Pets nationwide are becoming victims of a sluggish economy, said Nancy Peterson, issues specialist for the Humane Society of the United States, who has been following the issue for the past year.

“It’s evident to us that yes, this is a nationwide problem, whether it’s foreclosure or just can’t afford, money is tight, pets are suffering from the financial crisis as well,” Peterson said.

Peterson urges pet owners not to abandon their pets thinking that they can fend for themselves.

To try to help keep pets with their owners Rock Island County Animal Care and Control secured a grant to offer free spay and neuter surgeries to low income residents and has begun offering food for those who can’t afford to feed their animals.

“Our whole objective is to try to keep that animal in the home rather than force people to give it up,” Glessner said.

Another sign pets are suffering from the economy is the number of animals being surrendered to Rock Island County because families are moving. That number has increased from four pets in June 2006 to 11 in June 2008.

“Just from my personal experience … it’s due to a move down rather than a move up,” Glessner said.

At capacity

When the Rock Island County Animal Care and Control Shelter was built to house 90 dogs and 200 cats, it was supposed to be large enough never to reach capacity. But the shelter took in a record 490 animals in June, some of which were from other animal shelters affected by flooding, and nearly 100 animals in just three days last week.

Because of the influx, Glessner said the shelter has been fluctuating between three or four open dog runs and very little space for cats for the last 45 days, a situation Glessner is not comfortable with. They have not had to euthanize healthy animals for space, but according to Glessner they have had to euthanize sick or injured animals that could have been rehabilitated and placed for adoption once they were returned to good health.

To try to free up space, the Rock Island County Animal Care and Control is holding an adoption event Saturday from 10 a.m. to 4 p.m. For the even adoption fees have been reduced to $25 for cats and $50 for dogs. The price includes spay or neuter surgeries, vaccinations and microchipping.

“Our main objective Saturday is to get as many animals out of here as possible so we can get our numbers back down,” Glessner said.

Stephanie De Pasquale can be contacted at (563) 333-2639 or sdepasquale@qctimes.com.
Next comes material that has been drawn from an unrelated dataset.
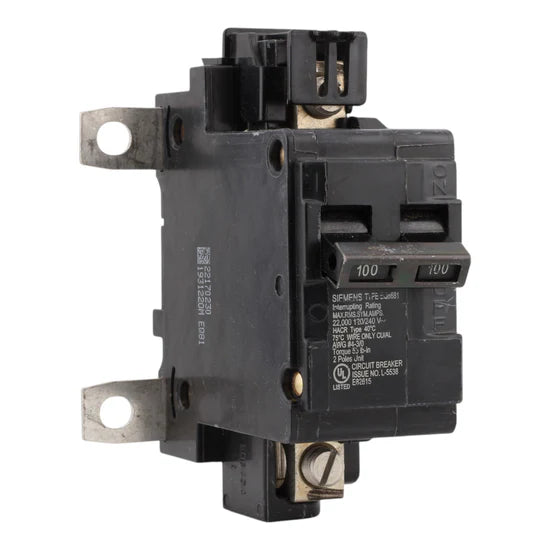 Siemens EQ8681 100 Amp 2-Pole Thermal-Magnetic Main Circuit Breaker – Bolt-On – 120/240V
Comment on this story at qctimes.com.

If you go

What: Adoption event

When: 10 a.m. to 4 p.m. Saturday, July 19

Where: Rock Island County Animal Care and Control, 4001 78th Ave., Moline, near the airport

How much: $25 for cats, $50 for dogs

Information: (309) 558-3647

On the Web: qcpaws.org

Other adoption events

Diva’s Doggy Wear is hosting a pool and s’paw party to promote pet adoption and benefit the Scott County Humane Society. The event is from noon to 4 p.m., Saturday, July 19, at Diva’s Doggy Wear, 4811 N. Brady St., Suite 1C, Davenport.

By the numbers

One year worth of routine pet products and veterinarian expenses will cost $2,101 for a dog and $1,320 for a cat.